▶ [What the exercise asks]
Please copy out the material below word for word, keeping every line as it stands.
====================
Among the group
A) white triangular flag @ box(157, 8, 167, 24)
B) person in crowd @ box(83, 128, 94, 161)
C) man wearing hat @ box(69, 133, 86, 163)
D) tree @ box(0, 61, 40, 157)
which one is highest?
====================
▶ [Result for this task]
Among the group
A) white triangular flag @ box(157, 8, 167, 24)
B) person in crowd @ box(83, 128, 94, 161)
C) man wearing hat @ box(69, 133, 86, 163)
D) tree @ box(0, 61, 40, 157)
which one is highest?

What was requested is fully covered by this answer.